YOUR TASKS:
**1.** Update the entries from the line with "Time of clock at [456,201,472,219]: 4:37" through the end of the entries, both included, so that "clock" becomes "watch" and everything else stays the same. Leave the pictures out of your answer.
**2.** Write what comes next in the text about the Ottoman Special Organization, picking up after its last sentence.

EXCERPT:
- Emblem of the Special Organization
- Other name: Office of Eastern Affairs
- Leaders: Bahaeddin Şakir Nazım Bey
- Dates active: ~1913–1920
- Dissolved: 1920
- Country: Ottoman Empire
- Allegiance: Ministry of War (until 1915); CUP (1915–1920);
- Size: 30,000
- Part of: Committee of Union and Progress
- Wars: Italo-Turkish War Balkan Wars World War I

= Special Organization (Ottoman Empire) =

Paramilitary organization in the Ottoman Empire

The Special Organization (تشکیلات مخصوصه, abbreviated TM) was an intelligence, paramilitary, and secret police organization in the Ottoman Empire known for its key role in the commission of the Armenian genocide. Originally organized under the Ministry of War, the organization was shifted to answer directly to the ruling party Committee of Union and Progress (CUP) in February 1915. It was led by Bahaeddin Şakir and Nazım Bey.

It formed in early 1914 of tribesmen (mostly Circassians and Kurds) as well as more than 10,000 convicted criminals—offered a chance to redeem themselves if they served the state—as a force independent of the regular army.

== Origins ==
The exact date of establishment is unclear or disputed. According to some researchers, the organization might have been established by Enver Pasha, who placed Süleyman Askeri in charge of the organization on 17 November 1913. Its establishment date is rather vague since it was really a continuation of various smaller groups established by Enver Pasha and friends in the aftermath of 1908 Young Turk Revolution. Some provincial bands in Eastern Anatolia directly integrated Kurdish Hamidiye units.

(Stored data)
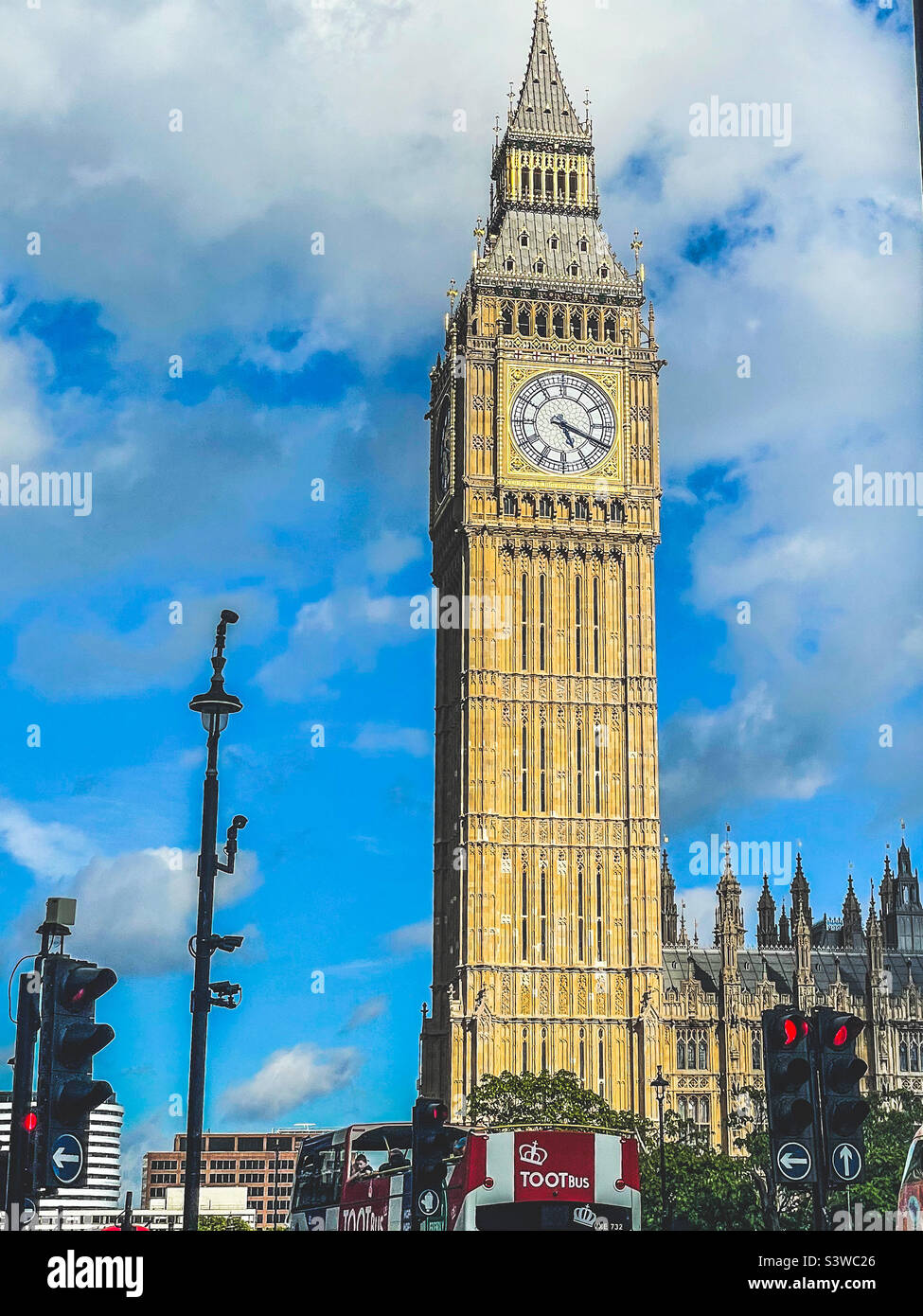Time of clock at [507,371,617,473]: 5:18
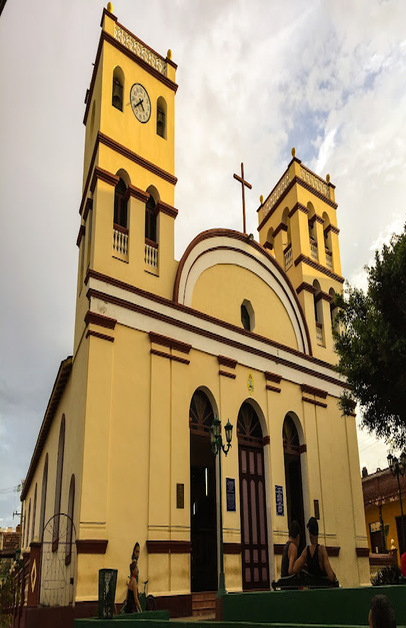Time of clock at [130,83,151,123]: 4:38
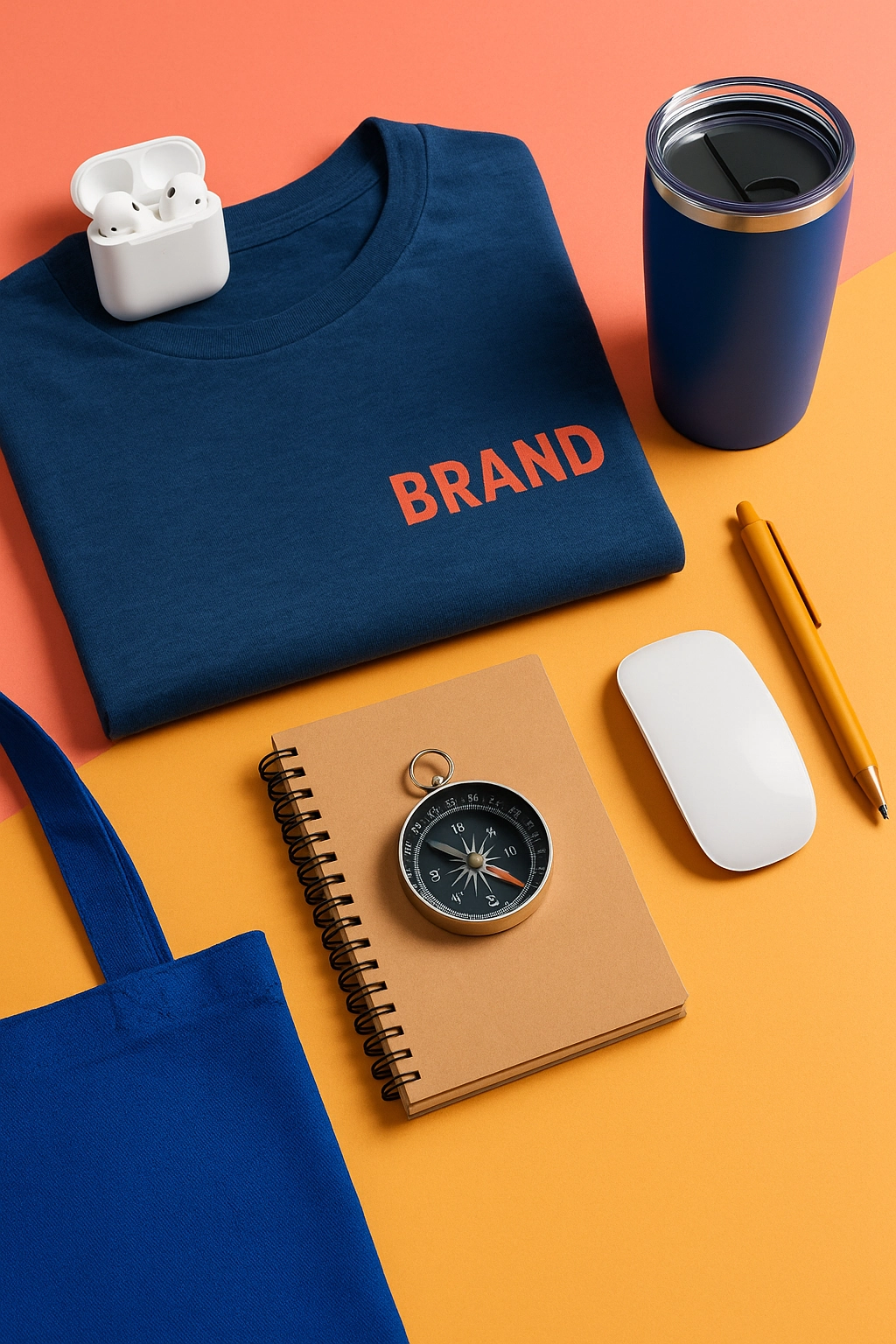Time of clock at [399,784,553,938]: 3:48
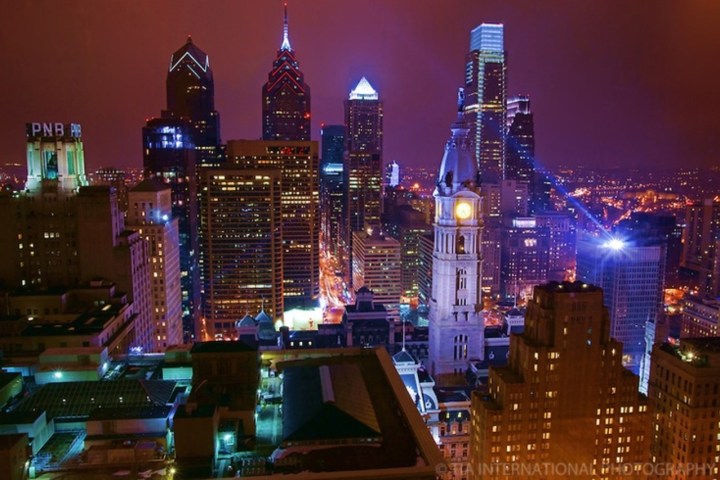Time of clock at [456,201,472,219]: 4:37
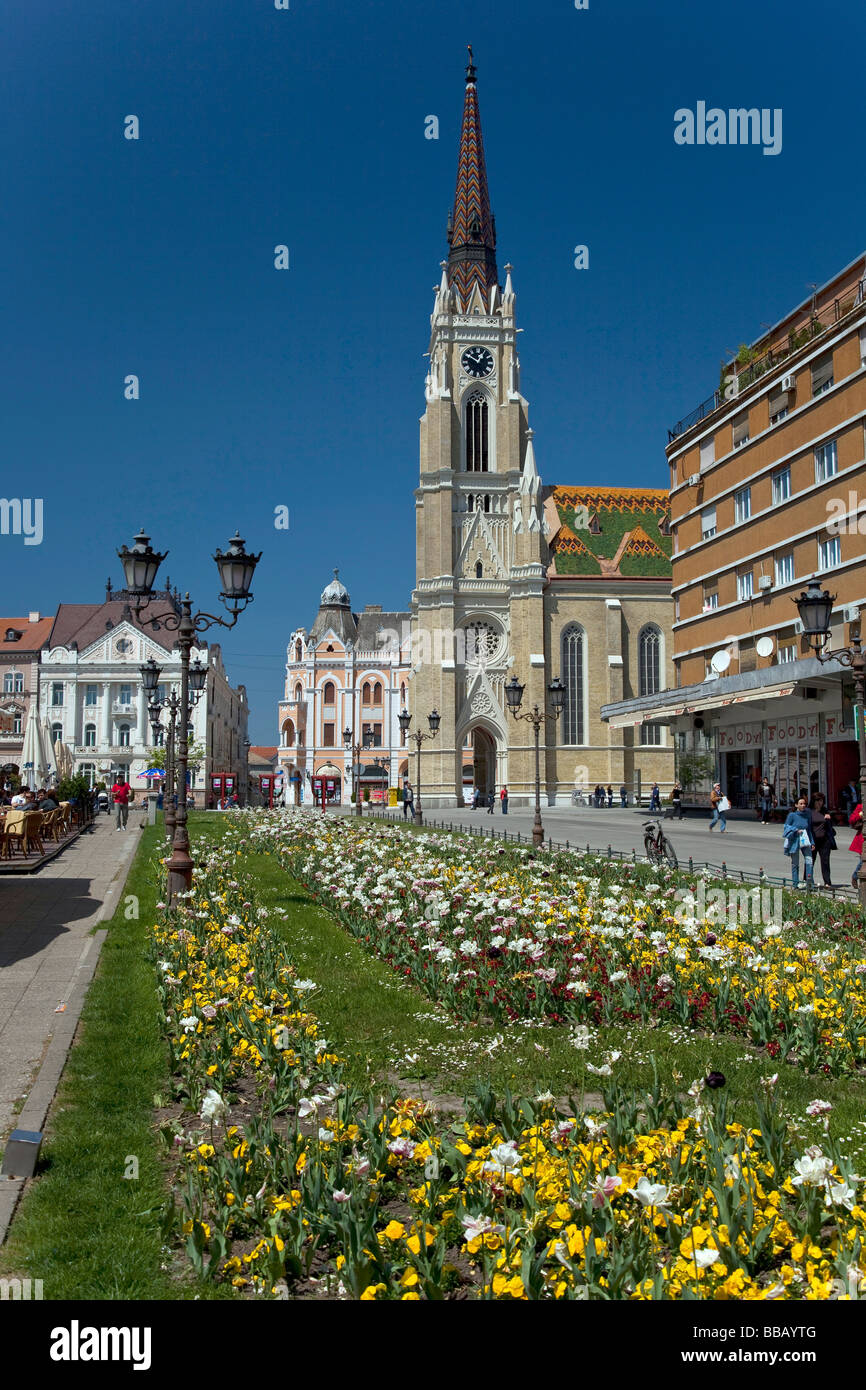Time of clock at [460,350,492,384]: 12:50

THE RESULTS:
**1.**
Time of watch at [456,201,472,219]: 4:37
Time of watch at [460,350,492,384]: 12:50

**2.**
The organization maintained a clandestine budget and command structure controlled by the War Ministry. Its existence was kept secret from parliament and the public, and its existence, and crimes, were only revealed with foreign occupation and the 1919 military tribunals. It held a central committee made up of representatives of the Interior Ministry, War Ministry, and the CUP Central Committee, and another central committee based in Erzurum where Bahaeddin Şakir was based. Activities were coordinated between these central committees and local Unionist party secretaries.

The organization organized armed bands (çetes) which were integrated into the armies. The lack of discipline in these bands strained the relationship between the army and the Special Organization. Around February 1915 the organization was detached from the army and brought under the direct control of Şakir.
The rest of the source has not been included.